Who grants the security clearances necessary for doing official work on foreign affairs or defense? On what basis do they grant them? Does it matter? Most people obtain such clearances through the armed forces or other federal agencies after having answered a host of questions. Then the FBI, CIA, or the Industrial Security Services Company check their answers. Understandably, they assume these very agencies give and withhold such clearances by unchanging, objective criteria, and on their own authority. In fact, these executive agencies act with regard to clearances—as to everything else—as agents of the one and only person to whom the Constitution confides the executive power: The president of the United States.
This matters because the agencies’ criteria for clearances are anything but objective, especially the unofficial ones, above all because, for better or worse, when differences arise between any agency and any president, only the president is responsible to the voters.
A moment’s reflection clears the air: Who “clears” directors of the CIA or FBI? Answer: not the agencies. The president who appoints them to run the agencies clears them. He can also fire them. By what right does anyone in any agency tell the elected president of the United States with whom he can discuss what? If there were such a right, who would confer it, and to whom? The president of the United States’ right to command the executive agencies, especially on foreign affairs and defense, comes from Article II of the Constitution and from his election. Whoever takes over what he might know and from whom would be sovereign over him, the Constitution, and the voters.
Today, we are experiencing an unprecedented combination of assertiveness by bureaucracies allied with what we might call the bipartisan Party Of Government, supported by its progressive constituency in the country, and the Trump administration’s downright ignorance-cum-timidity.

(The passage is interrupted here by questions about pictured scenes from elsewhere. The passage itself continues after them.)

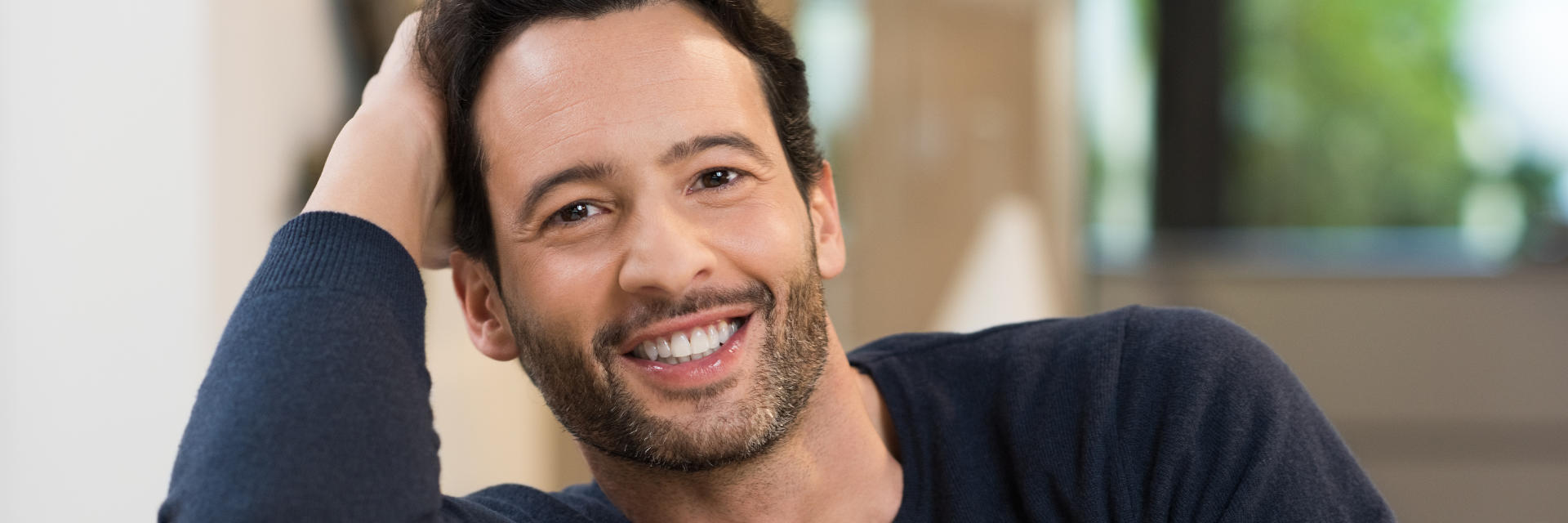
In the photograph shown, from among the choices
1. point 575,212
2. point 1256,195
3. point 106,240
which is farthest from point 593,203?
point 1256,195

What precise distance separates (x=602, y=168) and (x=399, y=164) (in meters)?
0.21

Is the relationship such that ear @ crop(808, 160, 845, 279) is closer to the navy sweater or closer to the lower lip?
the navy sweater

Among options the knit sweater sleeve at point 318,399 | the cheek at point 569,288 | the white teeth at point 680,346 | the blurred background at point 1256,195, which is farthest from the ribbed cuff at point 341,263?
the blurred background at point 1256,195

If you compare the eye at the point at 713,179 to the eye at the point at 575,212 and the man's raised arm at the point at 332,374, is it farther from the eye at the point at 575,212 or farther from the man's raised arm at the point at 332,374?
the man's raised arm at the point at 332,374

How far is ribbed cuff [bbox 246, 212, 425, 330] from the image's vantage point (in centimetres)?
112

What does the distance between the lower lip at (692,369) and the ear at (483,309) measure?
0.20 metres

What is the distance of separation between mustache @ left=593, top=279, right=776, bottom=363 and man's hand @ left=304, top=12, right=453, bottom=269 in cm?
21

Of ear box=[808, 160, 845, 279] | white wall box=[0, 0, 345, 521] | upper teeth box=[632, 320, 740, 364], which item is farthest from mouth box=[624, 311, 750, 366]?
white wall box=[0, 0, 345, 521]

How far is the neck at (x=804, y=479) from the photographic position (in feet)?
4.22

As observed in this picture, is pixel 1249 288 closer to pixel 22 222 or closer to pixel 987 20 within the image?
pixel 987 20

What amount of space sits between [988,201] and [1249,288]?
83 cm

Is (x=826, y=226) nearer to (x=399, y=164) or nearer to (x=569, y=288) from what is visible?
(x=569, y=288)

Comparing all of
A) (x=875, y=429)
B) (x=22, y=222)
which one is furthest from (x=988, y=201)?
(x=22, y=222)

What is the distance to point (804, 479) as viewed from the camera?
1.30m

Progressivism’s bedrock belief is that expert elites in and out of bureaucracies are the rightful rulers over unsophisticated voters. Making intelligence the very substance of presidential decision-making, leaving only the ceremonial final act to the Oval Office’s occupant, has been CIA’s ambition from the beginning.
Also, outright progressive partisanship, exercised in collusion with the major media, has been a constant at CIA from the beginning and at FBI since the late 1970s. Anyone who doubts this should read the memoirs of the intelligence community’s founding generation, e.g. Cord Meyer’s “Facing Reality.” The agencies’ hostility to Republican presidents (Bush 41 excepted) began with Richard Nixon (because of his exposure of Soviet spy Alger Hiss). The agencies, especially CIA, spared no effort to thwart and try to discredit Ronald Reagan. They warred overtly against Bush 43, through the Valerie Plame affair. But the objective was always limited to power over policy.
During the Obama years, however, the national security agencies became more fully integrated in the progressive Party of Government. Obama appointees found enough likeminded “professionals” willing to use the agencies’ tools to guard what they had come to regard as their rightful power over government against interlopers who claimed power only by virtue of an election.
Asserting the right to grant or withhold clearances to persons cleared by the president’s own choice is the ultimate manifestation of progressive ambition. The Trump administration’s needless acquiescence in this assertion combined with grousing about it defies explanation.
The above is but the tip of an iceberg concerning security clearances. Once upon a time, the questionnaire asked “Are you now or have you ever been a member of the Communist Party or of any organization that advocates the overthrow of the U.S government?” Nowadays, the question concerns “extremist” organizations, by which more and more the agencies mean outfits deemed extremist by the Southern Poverty Law Center, like the Family Research Council, or even the Tea Party. In short, the security clearance processes’ changing criteria and growing arbitrariness is a problem deserving of attention.